Special Report: Murder Mystery Lingers Decade Later
Updated: Monday, February 25 2013, 01:03 PM EST
It is a mystery that haunts a city a decade later. Three elderly women found dead just months apart, under strikingly similar circumstances, but only one called a "homicide".
One night August of 2003, no one answered the phone at 85-year-old Lottie Ledford's small, white Elm Street home.
Her worried niece went over and found the door ajar. She called police and, when they went inside, they found Ledford in her nightgown, on the bed, dead.
"I kind of got hit with a curveball right at the beginning," said Clay-Barnette Funeral Home Director Eric Bester, who prepared Ledford for burial. "Her nephew had asked me, 'had I noticed anything unusual with the body?', and I thought for a moment and said 'Well I'll just go check."
Bester said, looking at the body that day: "Things became very clear at that point something wasn't correct."
Bester believes Ledford was murdered, in what would be the first of three mysterious deaths in Shelby in a span of weeks.
"There were markings on her nostrils and on the bridge of her nose - almost to the appearance as if it was pinched, and there were heavy bruising on the corner of her mouth - like where a hand would have been pressed over her mouth." said Bester, recalling what the body looked like that day. "And a scratch almost like a scratch that came down the side of her face, as if it was her own hand that tried to pull a hand off of her face."
The autopsy report listed the cause of death as heart attack and police say there wasn't enough evidence to call it murder.
"My concern was, if she was struggling, it wouldn't have taken much for her to have a heart attack if she was being - in a struggle at that point," said Bester.
In September, four weeks later, another death, at a home on Railroad Avenue - just blocks from Ledford's home.
Seventy-nine-year-old Margaret Tessener was also found dead in her bed, a pathologist concluding that she had been raped, beaten and likely suffocated.
And then two months later - a third death.
"I hadn't seen her in a couple days and the newspapers were piling up here, so that's when I got suspicious," said Leon Thurman Sr., who had lived across the Street from 87-year-old Lillian Mullinax.
Thurman says he worried when he didn't see her out watching kids board the school bus and noticed the front door left cracked open for days and he called police.
When the officer arrived he told Thurman that Mullinax was laying on her bed, dead.
In all three deaths the phone lines were cut at the homes, and the doors left cracked open.
"She don't let no one in the house, that's why I thought it was real suspicious when I see him come out the front door," said Thurman standing in Mullinax's front yard.
Thurman said he saw Donald Eugene Borders - man he recognized as a regular around the neighborhood - walking off of Mullinax's porch days before she was found dead.
"I asked what was he doing over there, and he didn't say nothing," said Thurman. "He ... went walkin down the street."
As police investigated the deaths, they noted the similarities but didn't notify the public.
Bester says Ledford's nephew put a notice in the paper: had there been any other mysterious deaths?
"When we saw that there were two others with very similar circumstances, it all started adding up - it really did," said Bester.
Now it was out in the open - haunting the streets of Shelby.
"People were talking about being afraid, and keeping the doors locked," says Billie Rizhallah, who was born and raised in Shelby.
"I think everybody was worried about it because you know, somebody got killed in your neighborhood and you don't know who done it," said Sherwood Gill who lived just around the corner from Ledford's house.
Six years later, Borders was arrested.
But not in Lillian Mullinax's murder - where he was spotted on the porch.
His DNA matched a sample taken from the crime scene of Margaret Tessneer.
"The jury concluded that he was guilty of first degree murder," said Borders' attorney David Teddy. "I respect the jury's decision."
Borders was convicted in January.
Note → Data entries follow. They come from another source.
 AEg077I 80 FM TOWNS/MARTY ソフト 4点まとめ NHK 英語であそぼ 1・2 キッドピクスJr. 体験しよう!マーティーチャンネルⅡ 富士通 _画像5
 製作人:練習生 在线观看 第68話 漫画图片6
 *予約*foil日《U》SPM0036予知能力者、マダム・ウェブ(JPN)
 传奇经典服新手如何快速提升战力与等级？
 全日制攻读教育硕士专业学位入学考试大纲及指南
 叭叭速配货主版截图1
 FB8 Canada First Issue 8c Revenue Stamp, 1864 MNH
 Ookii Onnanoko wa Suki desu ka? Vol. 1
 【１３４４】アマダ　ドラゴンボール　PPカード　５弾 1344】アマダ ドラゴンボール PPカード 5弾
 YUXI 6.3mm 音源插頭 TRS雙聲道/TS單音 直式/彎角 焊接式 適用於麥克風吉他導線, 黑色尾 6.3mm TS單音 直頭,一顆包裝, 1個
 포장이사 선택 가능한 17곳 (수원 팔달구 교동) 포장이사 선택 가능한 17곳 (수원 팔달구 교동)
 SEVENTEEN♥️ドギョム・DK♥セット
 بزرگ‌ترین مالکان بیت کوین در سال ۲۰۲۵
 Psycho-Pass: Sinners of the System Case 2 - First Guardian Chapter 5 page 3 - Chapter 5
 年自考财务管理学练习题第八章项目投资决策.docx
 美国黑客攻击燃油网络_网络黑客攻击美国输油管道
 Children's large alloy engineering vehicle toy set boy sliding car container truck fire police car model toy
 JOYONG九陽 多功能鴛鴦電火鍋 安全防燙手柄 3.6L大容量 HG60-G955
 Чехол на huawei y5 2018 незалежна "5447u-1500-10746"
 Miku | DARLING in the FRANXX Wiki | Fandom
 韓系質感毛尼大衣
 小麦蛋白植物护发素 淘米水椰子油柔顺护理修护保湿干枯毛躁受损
While the Tessener case is now closed, the Ledford and Mullinax cases are cold.
"Any normal person would look at that and say 'The similarities are so close, the similiarities are so close that we feel certain this individual is responsible'," said Shelby Police Department Captain Rick Stafford. "But in the court of law, we have to go and prove that beyond [a doubt], and right now we just can't."
"I know what I saw, and I think the coronor knows what he saw, and I think the family knows what they saw," says Bester. "And I think sometimes things are unexplained - but I think sometimes the unexplained tells a story in its own."